Comme dans toute l’histoire, ici et là, naissent des noyaux de résistance aux flots dominants. Au départ, ces résistants prennent conscience que de nombreuses institutions et organisations sont gangrenées par une hégémonie culturelle qui tourne le dos aux intérêts du plus grand nombre en étant soumise à un pouvoir largement minoritaire, mais fortement soutenu par les forces de l’argent, le pouvoir discrétionnaire des nominations et une Constitution illibérale. Leurs faiblesses sont qu’ils sont au départ isolés et avec peu de soutiens des directions des organisations existantes. Jusqu’au moment où ils comprennent que tout est possible et que ce sont les petits ruisseaux qui font des rivières puis des fleuves. Ainsi va la vie.

Notes de bas de page

Notes de bas de page
1 Voir son dernier ouvrage La droitisation française, mythe et réalités.
2 « PLFSS 2025, le scandale demanderait une mobilisation générale ».
3 Nous utilisons ce mot dans le sens donné par le sociologue du CNRS Marc Joly dans son ouvrage La pensée perverse au pouvoir, sens donné avec les outils des sciences sociales. À noter que cette perversité au pouvoir n’a pu se développer que grâce à la Constitution française illibérale.

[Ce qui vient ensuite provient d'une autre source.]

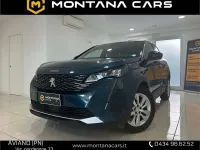Usata Peugeot 3008 Active 131 CV (96 kW) 2023 Blue celebes metallizzato SUV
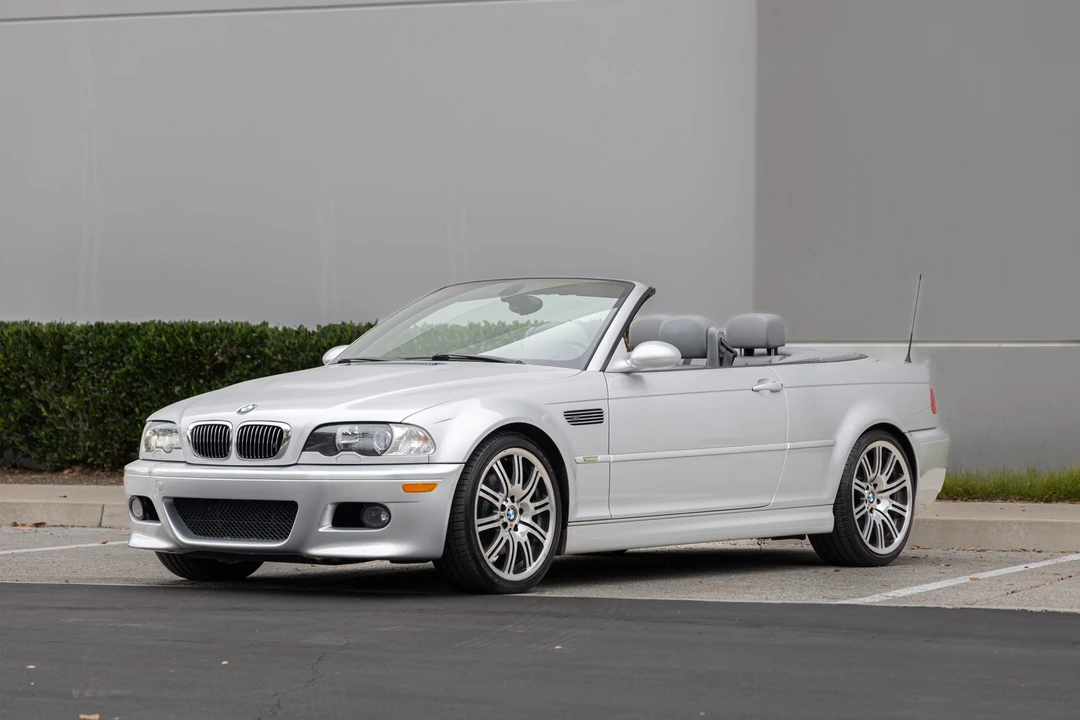 2003 BMW E46 M3 - Image 12 of 31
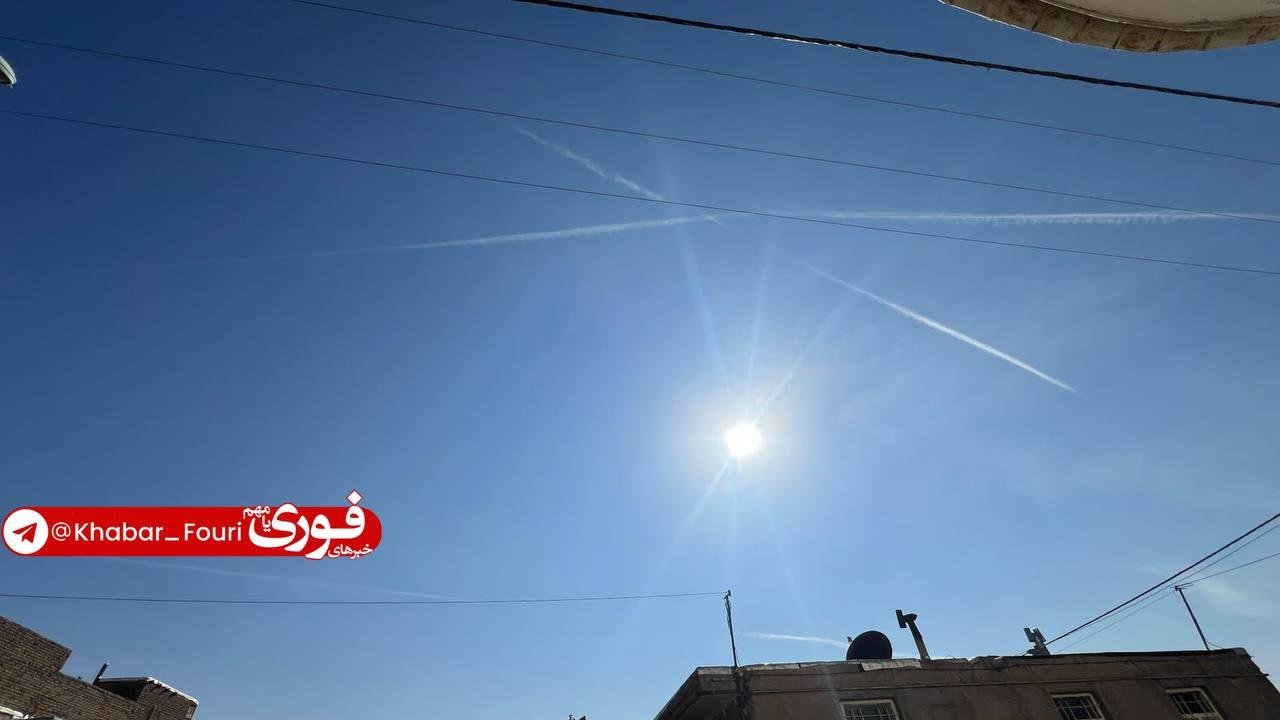 الحرس الثوري الإيراني يجري مناورة صاروخية في مناطق عدة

4 Car le NFP a fait 28 % des voix au premier tour des législatives du 30 juin 2024 et il manque plus d’une centaine de députés pour être majoritaire à l’Assemblée nationale.
5 Second groupe de l’Assemblée nationale en nombre de députés.
6 On pourrait dire illibérale en réalité. La rigolade est que certains pensent que la Constitution de la Ve République française est démocratique et fustigent d’autres pays qu’ils nomment illibéraux. Eugénie Mérieau, maîtresse de conférences de l’Institut des sciences juridiques et philosophiques de la Sorbonne, a montré dans l’ouvrage La dictature, une antithèse de la démocratie ? sous-titré par 20 idées reçues sur les régimes autoritaires que les régimes autoritaires se libéralisent et que les démocraties s’autocratisent, les frontières entre les deux se brouillant. Sa thèse est que cela dessine une zone de convergence vers les démocraties illibérales. Si on la suit, il ne reste plus beaucoup de vraies démocraties dans le monde !
7 Un régime illibéral qualifie un régime politique qui respecte certaines règles comme les élections, mais s’affranchit de contraintes constitutionnelles et réduit les libertés individuelles ou publiques, tout comme le font les dictatures.